Thanks to its scalability and extensibility, Kubernetes (K8s) adoption has surged in recent years. Additionally, public cloud providers have made K8s even more accessible with managed K8s services. When correctly configured, Kubernetes ensures high availability and reliability for your container workloads. However, getting K8s configuration right isn’t always easy.
Most teams tend to over-provision underlying hardware or cloud-based node resources for their Kubernetes clusters without proper guidance. This poor node capacity management leads to a waste of resources and increased costs. Under-provisioning node capacity is more dangerous because it leads to application slowdowns and outages.
This article will review how to effectively manage underlying node capacity for Kubernetes clusters and introduce a solution specifically designed for solving this complex challenge.
We first summarize the key points so that you can glean all of the aspects of node capacity management before delving into each separately. Effective node capacity management consists of three high-level categories:
1. Kubernetes Cluster Level: These are the things to keep in mind when bootstrapping your cluster
|Max allowed pods||Determine the number of allowed pods on a node. Defaults to 110|
|Nodes Network CIDR||Determines the number of nodes that you can have in a cluster|
|Pod Network CIDR||Determines the total number of pods that you can have in a cluster|
2. Kubernetes Resource Level: These are the things to keep in mind when configuring your Deployments and Statefulsets
|Inter Pod Affinity|
|Pod Node Affinity||Ability to assign pods to a particular type of node(s)|
|Pod Resource Configuration||Ability to configure CPU/Mem Request and Limits|
3. Node Level: These are the things to keep in mind when deciding the underlying node type for a node pool in your cluster
|Cloud Resource||Choosing the correct instance type based on|
|Optimization||CPU/Memory/Network requirements of your application|
|Cloud Instance Pricing||Keep in mind each instance is billed differently and this can have a direct impact on COGS|
Now, let’s take a closer look at each aspect of K8s node capacity management. We’ll start with considerations at the cluster level.
Node capacity for any Kubernetes cluster highly depends on how the cluster was bootstrapped. There are three main things you should keep in mind while provisioning your cluster:
Max Allowed Pods are the total number of pods you can schedule on a node in your cluster. Upstream Kubernetes defaults Max Allowed Pods to 110, but you can change the value during cluster bootstrapping. Different cloud providers have different default settings as well.

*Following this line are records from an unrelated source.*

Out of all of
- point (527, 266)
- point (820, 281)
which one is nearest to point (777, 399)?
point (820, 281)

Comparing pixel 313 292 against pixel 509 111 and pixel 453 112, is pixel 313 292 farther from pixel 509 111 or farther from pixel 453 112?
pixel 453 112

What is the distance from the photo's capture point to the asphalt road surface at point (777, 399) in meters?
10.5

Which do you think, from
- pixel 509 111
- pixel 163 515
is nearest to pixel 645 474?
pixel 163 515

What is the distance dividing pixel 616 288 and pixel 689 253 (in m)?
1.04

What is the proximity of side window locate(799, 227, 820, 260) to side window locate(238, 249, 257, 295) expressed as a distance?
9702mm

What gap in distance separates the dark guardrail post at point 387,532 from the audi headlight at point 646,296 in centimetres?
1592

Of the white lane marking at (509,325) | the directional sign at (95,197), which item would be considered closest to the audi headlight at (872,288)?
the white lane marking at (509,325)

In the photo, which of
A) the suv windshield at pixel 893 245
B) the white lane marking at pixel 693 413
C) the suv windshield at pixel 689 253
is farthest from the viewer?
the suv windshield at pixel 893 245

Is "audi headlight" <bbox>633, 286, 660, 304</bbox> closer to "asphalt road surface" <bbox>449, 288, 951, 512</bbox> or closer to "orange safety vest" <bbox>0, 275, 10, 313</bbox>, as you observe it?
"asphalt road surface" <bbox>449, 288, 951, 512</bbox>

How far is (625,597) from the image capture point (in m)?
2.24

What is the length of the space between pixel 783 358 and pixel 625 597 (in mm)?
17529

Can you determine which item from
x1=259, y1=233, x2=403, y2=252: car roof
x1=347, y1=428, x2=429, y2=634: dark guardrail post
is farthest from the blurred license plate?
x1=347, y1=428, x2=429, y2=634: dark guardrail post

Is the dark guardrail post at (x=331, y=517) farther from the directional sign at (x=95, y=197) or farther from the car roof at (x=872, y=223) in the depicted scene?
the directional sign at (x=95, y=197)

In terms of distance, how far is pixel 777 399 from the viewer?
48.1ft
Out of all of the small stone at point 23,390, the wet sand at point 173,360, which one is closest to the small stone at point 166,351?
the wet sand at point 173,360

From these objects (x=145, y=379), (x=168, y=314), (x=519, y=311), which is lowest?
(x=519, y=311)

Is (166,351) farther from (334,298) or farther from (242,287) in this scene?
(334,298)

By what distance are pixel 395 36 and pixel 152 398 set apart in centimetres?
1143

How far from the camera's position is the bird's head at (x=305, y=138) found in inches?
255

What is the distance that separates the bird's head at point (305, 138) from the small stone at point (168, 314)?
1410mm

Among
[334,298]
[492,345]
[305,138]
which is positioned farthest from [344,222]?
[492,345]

|Cloud Provider||Default Setting||CLI Flag to configure|
|Google Kubernetes Engine (GKE)||110 (GKE Standard) 32 (GKE Auto-pilot)||--default-max-pods-per-node|
|Azure Kubernetes Service (AKS)||30 (Azure CNI) 110 (Kubenet)||--max-pods|
|AWS Elastic Kubernetes Service (EKS)||Depends upon the network interface of the instance. Ranges from (4 to 737) Limits can be read here||N/A|
The table above shows the default number of pods for different hosted Kubernetes services and the CLI flag to use if you want to change this setting when provisioning Kubernetes clusters.
Note that in the case of AWS EKS, there is no CLI flag available since the max number of pods on a node is dependent on the instance type. Because AWS EKS clusters are configured by default using AWS CNI, the instance type dictates the number of Elastic Network Interfaces, which defines the max number of pods. The AWS CNI assigns network interfaces of the node to the pods. If you want to get around this, you should configure your EKS cluster to use a different CNI plugin such as Calico.
For each Kubernetes cluster, you need to define an IP CIDR block for the pods. The network plugin uses this CIDR to assign IP addresses to the Pods. This setting works closely with the previous Max Allowed Pods setting. Let’s take a look at a few examples to make the concept clear.
First, let’s walk through an example using Pod CIDR settings for Azure Kubernetes Service (AKS).
By default, AKS assigns 250 pods on each node. Therefore, a cluster with 10 nodes can have up to 2500 Pods.
Azure allocates a subnet with 254 hosts for each node (i.e.,/24). Therefore, we have four spare IP addresses in case we have pods being created and terminated simultaneously. Of course, you can override all these settings with CLI flags.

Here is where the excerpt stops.